What you need to do
Rewrite all of the records below, changing each occurrence of "white table surface" to "white tabletop" and leaving everything else unchanged. Omit the pictures from your answer.

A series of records
** BEGIN **

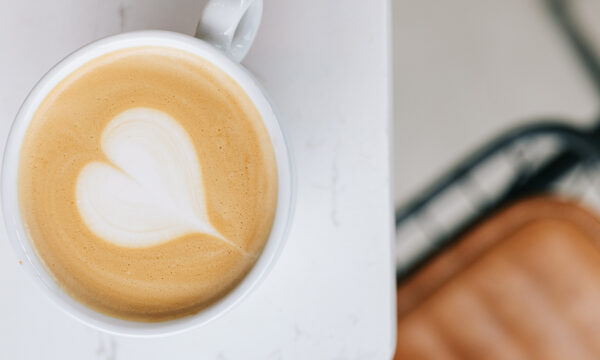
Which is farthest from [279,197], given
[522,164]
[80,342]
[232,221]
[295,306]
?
[522,164]

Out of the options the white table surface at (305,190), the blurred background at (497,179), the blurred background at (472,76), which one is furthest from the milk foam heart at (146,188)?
the blurred background at (472,76)

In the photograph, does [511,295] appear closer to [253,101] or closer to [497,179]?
[497,179]

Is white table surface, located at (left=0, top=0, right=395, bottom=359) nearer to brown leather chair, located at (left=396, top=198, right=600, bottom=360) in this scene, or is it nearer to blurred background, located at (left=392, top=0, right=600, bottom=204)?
brown leather chair, located at (left=396, top=198, right=600, bottom=360)

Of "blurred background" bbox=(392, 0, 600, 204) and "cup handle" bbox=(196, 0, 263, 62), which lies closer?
"cup handle" bbox=(196, 0, 263, 62)

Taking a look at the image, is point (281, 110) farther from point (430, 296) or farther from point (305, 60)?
point (430, 296)

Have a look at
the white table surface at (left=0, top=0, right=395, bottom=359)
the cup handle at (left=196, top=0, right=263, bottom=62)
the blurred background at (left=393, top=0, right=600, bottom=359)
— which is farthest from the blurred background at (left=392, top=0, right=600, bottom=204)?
the cup handle at (left=196, top=0, right=263, bottom=62)
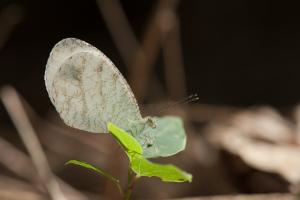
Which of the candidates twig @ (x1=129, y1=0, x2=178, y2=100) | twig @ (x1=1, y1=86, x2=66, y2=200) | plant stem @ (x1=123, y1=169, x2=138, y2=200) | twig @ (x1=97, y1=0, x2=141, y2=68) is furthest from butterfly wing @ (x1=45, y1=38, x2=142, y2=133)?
twig @ (x1=97, y1=0, x2=141, y2=68)

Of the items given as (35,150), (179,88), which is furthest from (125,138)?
(179,88)

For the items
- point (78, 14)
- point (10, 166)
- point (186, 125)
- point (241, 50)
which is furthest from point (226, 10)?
point (10, 166)

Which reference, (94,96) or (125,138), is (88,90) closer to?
(94,96)

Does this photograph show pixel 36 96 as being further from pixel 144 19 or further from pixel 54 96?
pixel 54 96

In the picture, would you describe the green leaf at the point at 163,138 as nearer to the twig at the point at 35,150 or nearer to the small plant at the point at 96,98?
the small plant at the point at 96,98

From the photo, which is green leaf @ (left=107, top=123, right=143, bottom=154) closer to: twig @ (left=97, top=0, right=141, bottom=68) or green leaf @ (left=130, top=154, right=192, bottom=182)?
green leaf @ (left=130, top=154, right=192, bottom=182)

** END **

The completed task
Which is farthest from [279,197], given
[522,164]
[80,342]
[232,221]
[295,306]
?
[522,164]

Out of the options the white tabletop at (305,190), the blurred background at (497,179), the blurred background at (472,76), which one is furthest from the milk foam heart at (146,188)?
the blurred background at (472,76)

In the photograph, does [511,295] appear closer to [253,101] or closer to [497,179]?
[497,179]

Is white tabletop, located at (left=0, top=0, right=395, bottom=359) nearer to brown leather chair, located at (left=396, top=198, right=600, bottom=360) in this scene, or is it nearer to blurred background, located at (left=392, top=0, right=600, bottom=204)?
brown leather chair, located at (left=396, top=198, right=600, bottom=360)

Of "blurred background" bbox=(392, 0, 600, 204) and "cup handle" bbox=(196, 0, 263, 62), which lies closer?
"cup handle" bbox=(196, 0, 263, 62)

Taking a look at the image, is point (281, 110) farther from point (430, 296) or farther from point (305, 60)?
point (430, 296)

Have a look at
the white tabletop at (left=0, top=0, right=395, bottom=359)
the cup handle at (left=196, top=0, right=263, bottom=62)
the blurred background at (left=393, top=0, right=600, bottom=359)
— which is farthest from the blurred background at (left=392, top=0, right=600, bottom=204)?
the cup handle at (left=196, top=0, right=263, bottom=62)
Which of the candidates twig @ (x1=129, y1=0, x2=178, y2=100) | twig @ (x1=1, y1=86, x2=66, y2=200) | plant stem @ (x1=123, y1=169, x2=138, y2=200) | twig @ (x1=97, y1=0, x2=141, y2=68) is furthest from butterfly wing @ (x1=45, y1=38, x2=142, y2=133)?
twig @ (x1=97, y1=0, x2=141, y2=68)

Of the items given as (35,150), (179,88), which is furthest from (125,138)?
(179,88)

For the items
- point (78, 14)
- point (10, 166)
- point (186, 125)
- point (241, 50)
which is furthest from point (226, 10)?
point (10, 166)

Which reference, (94,96) or (125,138), is (88,90) closer to?
(94,96)

Does this photograph show pixel 36 96 as being further from pixel 144 19 or further from pixel 54 96?
pixel 54 96

In the picture, would you describe the green leaf at the point at 163,138 as nearer to the twig at the point at 35,150 or nearer to the small plant at the point at 96,98?
the small plant at the point at 96,98

From the photo, which is green leaf @ (left=107, top=123, right=143, bottom=154) closer to: twig @ (left=97, top=0, right=141, bottom=68) or green leaf @ (left=130, top=154, right=192, bottom=182)?
green leaf @ (left=130, top=154, right=192, bottom=182)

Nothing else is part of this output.